◆ Problem requirements
Copy each of the following rows word for word, without the pictures.

◆ Material for the task
◇ ◇ ◇ ◇

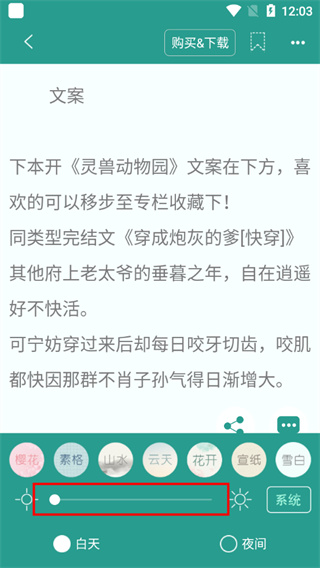 晋江小说阅读软件图1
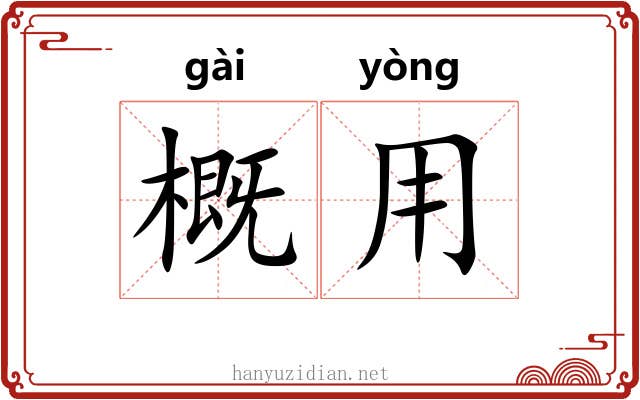 概用 概用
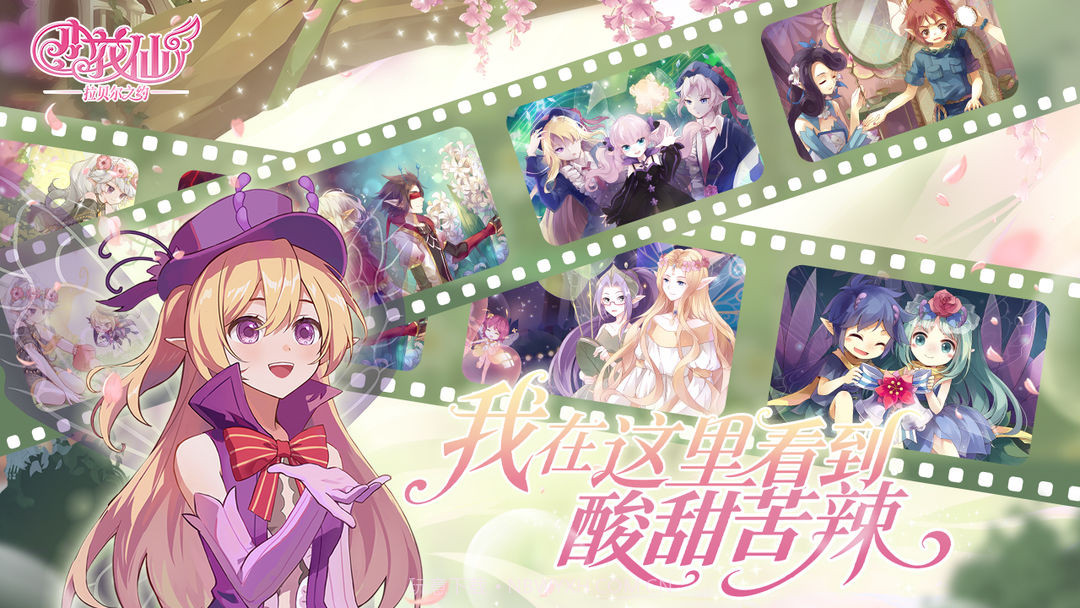 小花仙:拉贝尔之约移植版截图6 小花仙:拉贝尔之约移植版截图6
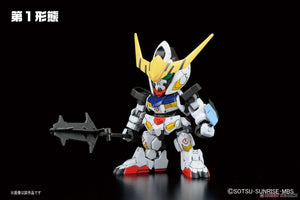 BB Gundam Barbatos DX Model Kit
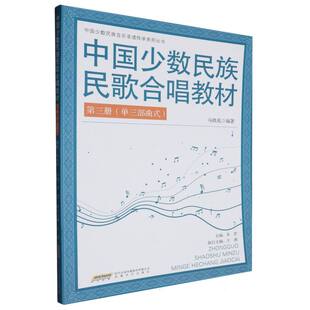 中国少数民族民歌合唱教材.第三册.单三部曲式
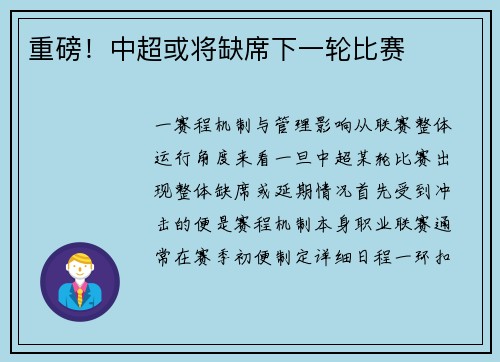重磅！中超或将缺席下一轮比赛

◇ ◇ ◇ ◇

◆ Answer to the exercise
 晋江小说阅读软件图1
 概用 概用
 小花仙:拉贝尔之约移植版截图6 小花仙:拉贝尔之约移植版截图6
 BB Gundam Barbatos DX Model Kit
 中国少数民族民歌合唱教材.第三册.单三部曲式
重磅！中超或将缺席下一轮比赛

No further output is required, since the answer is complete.